EXERCISE DETAILS: Which lines in the items below contain the word "above"? Copy out each of those lines in full.

DATASET ROWS:
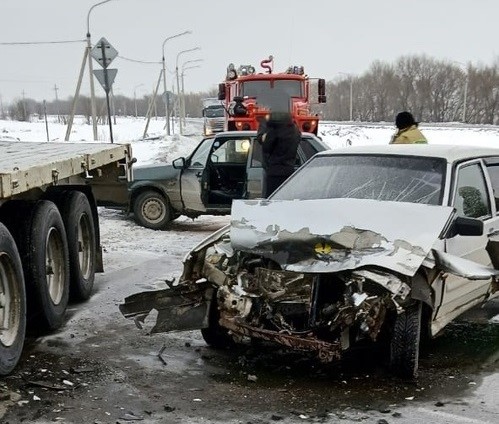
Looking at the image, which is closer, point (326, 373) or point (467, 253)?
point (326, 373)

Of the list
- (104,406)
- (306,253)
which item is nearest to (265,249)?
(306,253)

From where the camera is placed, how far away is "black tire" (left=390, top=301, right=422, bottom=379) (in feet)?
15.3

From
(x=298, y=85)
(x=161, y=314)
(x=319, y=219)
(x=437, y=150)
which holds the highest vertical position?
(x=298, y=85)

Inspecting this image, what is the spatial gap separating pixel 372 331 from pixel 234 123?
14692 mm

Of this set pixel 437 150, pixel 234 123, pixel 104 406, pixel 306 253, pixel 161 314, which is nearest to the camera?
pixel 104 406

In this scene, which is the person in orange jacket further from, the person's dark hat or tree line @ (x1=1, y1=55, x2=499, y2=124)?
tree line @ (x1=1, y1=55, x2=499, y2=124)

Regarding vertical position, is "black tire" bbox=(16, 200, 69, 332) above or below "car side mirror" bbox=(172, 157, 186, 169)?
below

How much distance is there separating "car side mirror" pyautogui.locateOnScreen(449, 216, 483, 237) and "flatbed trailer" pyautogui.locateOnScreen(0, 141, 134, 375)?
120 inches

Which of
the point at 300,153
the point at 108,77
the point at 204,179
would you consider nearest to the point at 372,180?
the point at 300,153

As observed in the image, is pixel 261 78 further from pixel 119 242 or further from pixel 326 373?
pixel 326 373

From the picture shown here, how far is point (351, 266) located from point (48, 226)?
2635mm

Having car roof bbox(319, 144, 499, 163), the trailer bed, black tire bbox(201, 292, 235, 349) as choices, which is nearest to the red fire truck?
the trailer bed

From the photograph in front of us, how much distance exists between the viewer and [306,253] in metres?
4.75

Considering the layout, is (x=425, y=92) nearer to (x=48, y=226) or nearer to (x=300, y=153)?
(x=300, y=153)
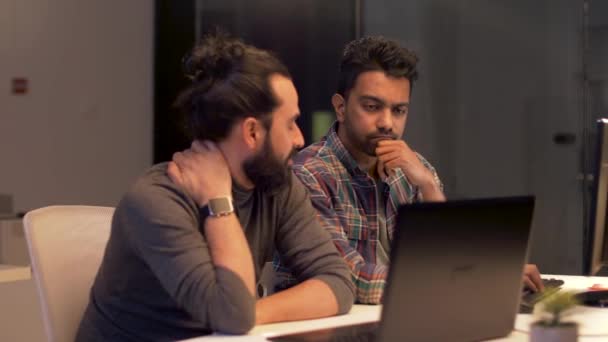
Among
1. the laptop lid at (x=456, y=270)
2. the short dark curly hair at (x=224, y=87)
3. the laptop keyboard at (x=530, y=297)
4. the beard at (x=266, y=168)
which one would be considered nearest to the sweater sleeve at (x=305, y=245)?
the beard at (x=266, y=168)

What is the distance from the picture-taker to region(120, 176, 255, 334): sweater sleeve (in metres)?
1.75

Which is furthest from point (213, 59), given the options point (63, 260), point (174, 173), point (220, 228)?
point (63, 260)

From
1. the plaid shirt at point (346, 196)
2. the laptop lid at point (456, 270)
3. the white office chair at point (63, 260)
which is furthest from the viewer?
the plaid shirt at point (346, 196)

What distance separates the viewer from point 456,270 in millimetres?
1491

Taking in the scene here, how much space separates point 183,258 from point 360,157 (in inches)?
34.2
* * *
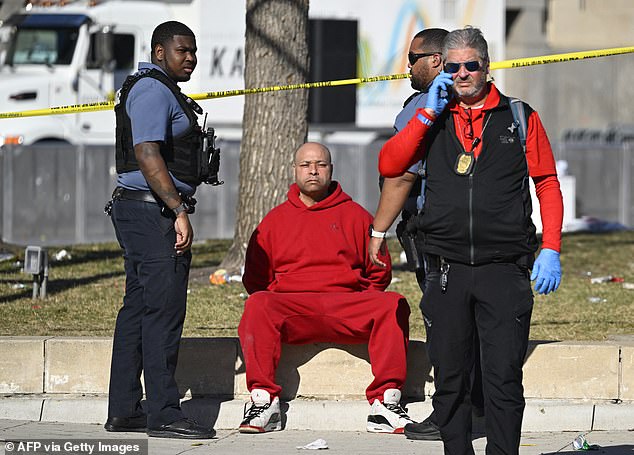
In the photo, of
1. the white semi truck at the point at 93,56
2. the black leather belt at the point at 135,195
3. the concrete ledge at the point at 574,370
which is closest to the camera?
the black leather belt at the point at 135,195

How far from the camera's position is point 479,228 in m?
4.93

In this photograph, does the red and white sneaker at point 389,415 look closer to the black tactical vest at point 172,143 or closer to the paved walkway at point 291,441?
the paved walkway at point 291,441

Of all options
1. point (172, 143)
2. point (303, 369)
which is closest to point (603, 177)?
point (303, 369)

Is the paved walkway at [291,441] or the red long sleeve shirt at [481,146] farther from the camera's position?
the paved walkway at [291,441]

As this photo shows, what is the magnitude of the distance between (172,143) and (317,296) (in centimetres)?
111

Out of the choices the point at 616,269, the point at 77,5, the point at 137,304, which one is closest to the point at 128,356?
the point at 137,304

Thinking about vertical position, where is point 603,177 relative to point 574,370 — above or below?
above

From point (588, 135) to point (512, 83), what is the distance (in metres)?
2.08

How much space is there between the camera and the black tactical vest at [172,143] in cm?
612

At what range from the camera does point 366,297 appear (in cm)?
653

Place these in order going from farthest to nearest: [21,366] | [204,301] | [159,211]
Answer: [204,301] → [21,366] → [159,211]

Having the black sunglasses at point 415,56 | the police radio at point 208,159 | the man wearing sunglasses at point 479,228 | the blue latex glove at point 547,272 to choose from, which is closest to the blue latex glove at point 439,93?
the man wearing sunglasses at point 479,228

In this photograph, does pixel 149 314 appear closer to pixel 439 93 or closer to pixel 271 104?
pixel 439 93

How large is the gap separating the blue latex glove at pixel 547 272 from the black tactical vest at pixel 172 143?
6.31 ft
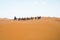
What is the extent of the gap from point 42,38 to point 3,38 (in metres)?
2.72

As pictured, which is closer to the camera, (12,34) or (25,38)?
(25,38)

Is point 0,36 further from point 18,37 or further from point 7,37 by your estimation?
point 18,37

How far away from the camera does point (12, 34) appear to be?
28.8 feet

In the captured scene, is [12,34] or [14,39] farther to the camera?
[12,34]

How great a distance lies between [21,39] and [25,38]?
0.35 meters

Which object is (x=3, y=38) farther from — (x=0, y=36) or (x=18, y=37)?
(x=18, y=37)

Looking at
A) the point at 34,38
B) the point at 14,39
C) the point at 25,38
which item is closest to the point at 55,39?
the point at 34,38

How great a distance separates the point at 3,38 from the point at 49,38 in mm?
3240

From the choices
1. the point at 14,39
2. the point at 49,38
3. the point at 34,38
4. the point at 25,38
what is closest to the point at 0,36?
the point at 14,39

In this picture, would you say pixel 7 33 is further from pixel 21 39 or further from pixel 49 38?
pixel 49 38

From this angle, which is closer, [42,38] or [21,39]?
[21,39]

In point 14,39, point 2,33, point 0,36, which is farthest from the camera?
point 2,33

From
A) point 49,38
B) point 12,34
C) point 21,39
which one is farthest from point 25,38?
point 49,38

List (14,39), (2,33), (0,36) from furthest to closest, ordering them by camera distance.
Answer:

THE OUTPUT:
Regarding vertical position, is "black tire" bbox=(16, 200, 69, 332) above or below "car side mirror" bbox=(172, 157, 186, 169)?
Thinking about vertical position, where is point 603,177 relative to point 574,370 — above or below?
above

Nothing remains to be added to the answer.